» Explore the material:
**A.** Answer these from the Red Sun Farms article:
(i) Where is Red Sun Farms based?
(ii) What do the plants root in instead of dirt?
(iii) How much less water does the process use than growing outdoors?
**B.** From the Red Sun Farms article, copy verbatim the passage between "Modern greenhouses like" and "the lead grower.", inclusive.

» Selected extract:
+ + + + + + +

Sneak Peek

Season 2, Episode 01

Tomatoes From The Ceiling

Return to Episode: Tomatoes From The Ceiling

Tomatoes From The Ceiling: 50-Foot Vines Come To TV

Red Sun Farms Finds Ways To Get A Leg Up On Mother Nature

DUBLIN, VA You can’t help but notice as you’re passing by on a rural highway – that structure? That huge, imposing, gleaming glass edifice seemingly rising out of nowhere in the Virginia countryside, all rolling hills and farmland… except for this? Closer inspection reveals it’s just another farm. But hardly just that. The food’s all grown indoors, and 50-foot tomato vines stretch from the ceiling to the floor. It’s basically a giant greenhouse.

Your first thought: This is how we’ll grow food on Mars. Your second thought: Why is it here?

The facility is home to Red Sun Farms, indoor growing experts based in Ontario, Canada, where they know a little something about how to grow food in inclement climes. But this is Virginia, America’s historic agricultural heartland, home to famous farmers like George Washington and Thomas Jefferson.

Turns out there’s a lot of common sense involved in growing food in protected climates. The gleaming glass harvests the power of the sun. The enclosed walls create perfect growing conditions and keep out unwanted pests and blights. There is no dirt – the plants all root in a growth medium made of shredded coconut shells. It all seems radically modern. But this kind of farming actually stretches back to ancient Egypt.

That’s the subject of this week’s episode of Where The Food Comes From. Fittingly, the episode is titled Tomatoes From The Ceiling.

Modern greenhouses like these cover thousands and thousands of square feet. The yields are far above conventional farming – 13 times as much. The process uses 95% less water than growing outdoors; here, that’s mostly rainwater that’s collected on-site. It’s a more ecological and – obvious infrastructure costs aside – economical way to farm. You can work anytime, day or night, rain or shine. And the growing season lasts year-round, instead of a few months or weeks.

“We don’t ever have to head for the barn,” says Jay Abbott, Red Sun’s Director of Operations and basically the lead grower.

These greenhouses also come close to doing something that almost never happens outdoors: They produce practically perfect produce, unblemished tomatoes, squash, peppers – almost anything that grows in a garden or commercial farm field can be taken inside. An added benefit: Since we shop with our eyes, unblemished produce yields a much higher return to the grower. And virtually everything grown indoors is perfect.

+ + + + + + +

» Data shown:

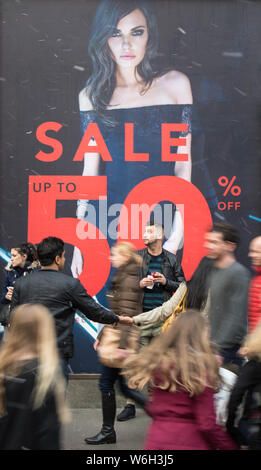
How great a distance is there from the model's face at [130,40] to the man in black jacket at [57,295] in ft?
13.9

+ + + + + + +

» Answers to the problems:
**A.**
(i) Ontario, Canada
(ii) A growth medium made of shredded coconut shells
(iii) 95% less

**B.**
Modern greenhouses like these cover thousands and thousands of square feet. The yields are far above conventional farming – 13 times as much. The process uses 95% less water than growing outdoors; here, that’s mostly rainwater that’s collected on-site. It’s a more ecological and – obvious infrastructure costs aside – economical way to farm. You can work anytime, day or night, rain or shine. And the growing season lasts year-round, instead of a few months or weeks.

“We don’t ever have to head for the barn,” says Jay Abbott, Red Sun’s Director of Operations and basically the lead grower.